I know of a couple of Marathi daily dramas (Asaṃ Sāsara Surekha Bāī and Sukhācyā Sarīṃnī He Mana Bāvare) in which the heroine is a remarried widow who deeply loved her first husband and suffered the loss of her pregnancy after he died. Has there been a show in which the heroine is a widow with a living child, and she gets remarried?
Not only was Pallavi a widow who never started married life, she was written to diminish Mandar's importance in her life progressively. She gave Raghav a chance in Mandar's name; yet she never felt affection for Mandar after courting for four months; she looked uncomfortable with Mandar even when she felt sorry for him; she pretended to choose Mandar over Raghav, but couldn't act like it to save her life.

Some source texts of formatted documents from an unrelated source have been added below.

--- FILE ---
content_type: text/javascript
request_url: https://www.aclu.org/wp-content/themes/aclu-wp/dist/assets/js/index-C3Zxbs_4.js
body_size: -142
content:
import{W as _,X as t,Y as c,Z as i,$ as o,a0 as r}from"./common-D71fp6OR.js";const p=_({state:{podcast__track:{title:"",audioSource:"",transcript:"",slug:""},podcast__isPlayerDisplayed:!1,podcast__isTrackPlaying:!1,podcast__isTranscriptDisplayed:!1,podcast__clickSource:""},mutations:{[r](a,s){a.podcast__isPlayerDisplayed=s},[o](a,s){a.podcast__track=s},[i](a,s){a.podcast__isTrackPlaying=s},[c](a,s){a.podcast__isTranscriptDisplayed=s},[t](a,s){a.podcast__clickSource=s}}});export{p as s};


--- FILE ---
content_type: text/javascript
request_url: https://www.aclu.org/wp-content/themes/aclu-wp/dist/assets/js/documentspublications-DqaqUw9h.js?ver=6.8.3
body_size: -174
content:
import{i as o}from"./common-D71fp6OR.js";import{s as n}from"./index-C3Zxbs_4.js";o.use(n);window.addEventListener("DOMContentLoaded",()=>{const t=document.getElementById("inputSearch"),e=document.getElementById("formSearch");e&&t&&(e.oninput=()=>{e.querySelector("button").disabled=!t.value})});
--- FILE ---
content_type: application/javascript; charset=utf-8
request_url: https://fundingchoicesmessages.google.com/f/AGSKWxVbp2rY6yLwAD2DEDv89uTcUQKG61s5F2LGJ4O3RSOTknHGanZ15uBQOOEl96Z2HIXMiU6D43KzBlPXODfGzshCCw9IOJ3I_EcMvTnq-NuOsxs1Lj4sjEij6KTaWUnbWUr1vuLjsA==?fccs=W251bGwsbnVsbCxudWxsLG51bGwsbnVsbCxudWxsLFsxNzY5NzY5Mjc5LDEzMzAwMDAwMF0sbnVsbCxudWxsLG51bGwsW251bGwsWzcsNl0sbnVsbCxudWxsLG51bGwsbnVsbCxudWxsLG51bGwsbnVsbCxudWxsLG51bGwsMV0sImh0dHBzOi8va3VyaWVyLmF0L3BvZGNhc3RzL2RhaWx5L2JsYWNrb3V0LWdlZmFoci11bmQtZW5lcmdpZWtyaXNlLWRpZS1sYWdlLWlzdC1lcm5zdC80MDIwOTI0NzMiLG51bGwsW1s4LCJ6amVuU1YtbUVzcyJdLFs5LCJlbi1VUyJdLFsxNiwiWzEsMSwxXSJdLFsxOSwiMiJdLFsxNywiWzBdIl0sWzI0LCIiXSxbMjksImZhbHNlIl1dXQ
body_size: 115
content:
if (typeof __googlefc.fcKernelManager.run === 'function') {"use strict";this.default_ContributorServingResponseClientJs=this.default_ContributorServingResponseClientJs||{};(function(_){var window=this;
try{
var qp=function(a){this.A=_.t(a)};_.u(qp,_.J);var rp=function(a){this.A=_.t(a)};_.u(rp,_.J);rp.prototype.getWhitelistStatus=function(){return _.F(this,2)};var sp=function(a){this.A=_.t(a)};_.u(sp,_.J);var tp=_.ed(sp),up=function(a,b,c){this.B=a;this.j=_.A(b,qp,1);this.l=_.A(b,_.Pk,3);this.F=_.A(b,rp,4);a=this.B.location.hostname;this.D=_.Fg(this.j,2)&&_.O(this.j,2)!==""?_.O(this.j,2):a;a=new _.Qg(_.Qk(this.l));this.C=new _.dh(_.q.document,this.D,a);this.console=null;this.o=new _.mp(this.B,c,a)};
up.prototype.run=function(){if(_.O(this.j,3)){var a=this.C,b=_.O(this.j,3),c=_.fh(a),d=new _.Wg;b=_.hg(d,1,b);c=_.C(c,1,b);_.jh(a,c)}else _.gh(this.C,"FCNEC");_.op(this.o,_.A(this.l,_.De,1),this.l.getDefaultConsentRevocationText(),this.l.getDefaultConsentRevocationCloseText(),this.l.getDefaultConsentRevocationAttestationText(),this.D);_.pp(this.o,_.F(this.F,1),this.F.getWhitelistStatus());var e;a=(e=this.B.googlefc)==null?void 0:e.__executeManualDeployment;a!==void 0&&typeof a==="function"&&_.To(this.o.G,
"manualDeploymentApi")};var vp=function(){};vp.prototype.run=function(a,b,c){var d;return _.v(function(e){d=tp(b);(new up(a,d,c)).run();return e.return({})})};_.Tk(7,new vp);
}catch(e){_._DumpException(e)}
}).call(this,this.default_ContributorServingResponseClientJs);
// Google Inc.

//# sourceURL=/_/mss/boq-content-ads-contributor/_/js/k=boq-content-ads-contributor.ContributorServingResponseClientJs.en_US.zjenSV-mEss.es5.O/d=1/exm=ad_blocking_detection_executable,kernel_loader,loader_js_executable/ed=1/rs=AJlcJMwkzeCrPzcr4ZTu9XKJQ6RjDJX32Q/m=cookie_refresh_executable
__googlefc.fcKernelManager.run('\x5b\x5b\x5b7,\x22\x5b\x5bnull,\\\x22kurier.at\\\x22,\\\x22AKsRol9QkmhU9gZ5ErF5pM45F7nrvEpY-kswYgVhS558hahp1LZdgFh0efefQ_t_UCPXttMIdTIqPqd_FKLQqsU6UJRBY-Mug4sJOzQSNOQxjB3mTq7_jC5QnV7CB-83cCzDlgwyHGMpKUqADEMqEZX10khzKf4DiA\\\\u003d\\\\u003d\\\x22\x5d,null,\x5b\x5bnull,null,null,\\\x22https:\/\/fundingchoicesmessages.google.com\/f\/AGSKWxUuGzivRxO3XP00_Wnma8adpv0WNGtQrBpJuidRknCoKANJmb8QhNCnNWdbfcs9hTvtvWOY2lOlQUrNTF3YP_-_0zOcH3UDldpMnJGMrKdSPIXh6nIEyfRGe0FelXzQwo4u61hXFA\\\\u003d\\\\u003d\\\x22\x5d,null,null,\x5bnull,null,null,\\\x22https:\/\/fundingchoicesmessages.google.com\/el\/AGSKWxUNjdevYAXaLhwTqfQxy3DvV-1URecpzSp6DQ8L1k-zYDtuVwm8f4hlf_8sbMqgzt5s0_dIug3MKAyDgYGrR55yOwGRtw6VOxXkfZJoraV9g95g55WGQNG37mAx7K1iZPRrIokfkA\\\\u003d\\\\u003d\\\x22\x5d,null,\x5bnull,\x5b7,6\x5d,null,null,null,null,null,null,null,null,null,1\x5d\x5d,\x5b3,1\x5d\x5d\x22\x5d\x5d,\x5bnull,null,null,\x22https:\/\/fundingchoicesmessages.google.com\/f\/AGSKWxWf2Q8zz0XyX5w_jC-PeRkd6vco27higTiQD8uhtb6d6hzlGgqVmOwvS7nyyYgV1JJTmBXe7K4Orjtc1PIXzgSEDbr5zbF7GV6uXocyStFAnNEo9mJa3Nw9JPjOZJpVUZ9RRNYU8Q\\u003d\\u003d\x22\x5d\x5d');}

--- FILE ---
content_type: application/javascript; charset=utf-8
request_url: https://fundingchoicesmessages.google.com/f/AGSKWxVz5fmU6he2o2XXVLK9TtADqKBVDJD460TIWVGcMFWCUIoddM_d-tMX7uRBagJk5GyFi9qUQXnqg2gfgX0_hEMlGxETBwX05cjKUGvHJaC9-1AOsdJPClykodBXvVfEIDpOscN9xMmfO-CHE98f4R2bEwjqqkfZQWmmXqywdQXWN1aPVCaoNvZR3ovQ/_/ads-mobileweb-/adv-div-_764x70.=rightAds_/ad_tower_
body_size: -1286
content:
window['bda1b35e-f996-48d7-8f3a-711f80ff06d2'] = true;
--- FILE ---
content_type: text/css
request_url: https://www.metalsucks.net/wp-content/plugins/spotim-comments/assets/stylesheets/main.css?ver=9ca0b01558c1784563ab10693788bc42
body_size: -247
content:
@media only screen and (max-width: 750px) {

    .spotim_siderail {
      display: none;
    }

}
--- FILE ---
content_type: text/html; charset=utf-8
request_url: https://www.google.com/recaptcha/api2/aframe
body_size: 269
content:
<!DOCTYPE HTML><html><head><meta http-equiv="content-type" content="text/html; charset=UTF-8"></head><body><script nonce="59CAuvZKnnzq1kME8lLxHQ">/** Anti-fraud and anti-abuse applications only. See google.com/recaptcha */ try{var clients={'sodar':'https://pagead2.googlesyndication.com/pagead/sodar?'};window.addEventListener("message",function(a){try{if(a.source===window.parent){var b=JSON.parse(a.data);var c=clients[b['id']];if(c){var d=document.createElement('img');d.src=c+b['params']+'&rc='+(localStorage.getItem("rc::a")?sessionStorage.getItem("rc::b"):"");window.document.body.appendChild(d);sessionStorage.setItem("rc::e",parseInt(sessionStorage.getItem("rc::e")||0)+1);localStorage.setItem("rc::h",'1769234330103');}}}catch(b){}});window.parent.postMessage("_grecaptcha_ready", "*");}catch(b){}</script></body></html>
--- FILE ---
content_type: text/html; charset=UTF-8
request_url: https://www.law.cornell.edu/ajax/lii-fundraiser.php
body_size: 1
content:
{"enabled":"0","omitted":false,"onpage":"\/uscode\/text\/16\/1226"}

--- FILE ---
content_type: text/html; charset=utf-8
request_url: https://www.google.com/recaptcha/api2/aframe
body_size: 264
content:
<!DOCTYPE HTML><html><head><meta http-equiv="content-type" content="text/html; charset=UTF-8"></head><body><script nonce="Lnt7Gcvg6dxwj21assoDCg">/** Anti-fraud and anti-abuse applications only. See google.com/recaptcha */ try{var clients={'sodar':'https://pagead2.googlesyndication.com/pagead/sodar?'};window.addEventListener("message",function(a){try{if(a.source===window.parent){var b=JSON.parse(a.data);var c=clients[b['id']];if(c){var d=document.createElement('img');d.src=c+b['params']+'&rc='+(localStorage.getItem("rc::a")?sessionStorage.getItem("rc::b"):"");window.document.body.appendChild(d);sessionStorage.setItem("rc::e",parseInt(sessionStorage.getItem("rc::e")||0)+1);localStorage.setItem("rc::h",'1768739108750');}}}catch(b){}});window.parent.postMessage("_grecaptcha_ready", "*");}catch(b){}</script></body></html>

Contrast that with Raghav's dialogues: "first time I've named a sexual partner," "best at kissing," "years of experience massaging," and his actions: getting handled and unbuttoned in the back seat of his car; carrying Anjali to bed; offering to marry the "decent" Telugu actress instead of Pallavi; crying over his ex-girlfriend (who also kept herself pure for him while married to another man) and getting carried away with her. The writers made it clear that Raghav could have countless dalliances and still be worthy of Pallavi, but women who had belonged to another man (Anjali, Amruta, Sulochana) were unworthy of him.
MHRV tried to tell risqué stories while winking at the audience that the heroine is a perpetual good girl. The show gratuitously objectified the shirtless male lead while appealing to tradition with the saree-clad female lead. The writing made Raghav a poster boy for male privilege, bragging about conquests and demanding forgiveness for his infidelity, and at the same time, Raghav was the arbiter of womens' sexual morals: he degraded his date in the first episode, Anjali, Amruta, and Pallavi; he tried to strangle his ex-girlfriend for leaving him and strike her for revealing their adultery; and he imposed his choices on Kirti constantly.
There's a line in Narendranath Mitra's Bengali story Abataranika that I think really captures the attitude of shows like MHRV. The wife shows her husband a lipstick that her Anglo-Indian co-worker has given her, and the husband who smokes cigarettes every day asks sarcastically, "How long before you start to smoke cigarettes?" The same behaviour that is liberating for the man, he imagines to be corrupting for the woman.
The weak storytelling for Mandar's return annoyed me so much, I decided to write a fan fiction that didn't change the circumstances of Pallavi's widowhood, but tried to be more human about what Mandar's return should mean for her. In my story, Pallavi and Mandar had a meaningful four months of courtship. Pallavi is physically attracted to both Raghav and Mandar, and she is still the same person who chose to marry Mandar and sees the same worthy qualities in him. In my story, Raghav doesn't need Pallavi to be physically pure because he loves the person, not the ideal.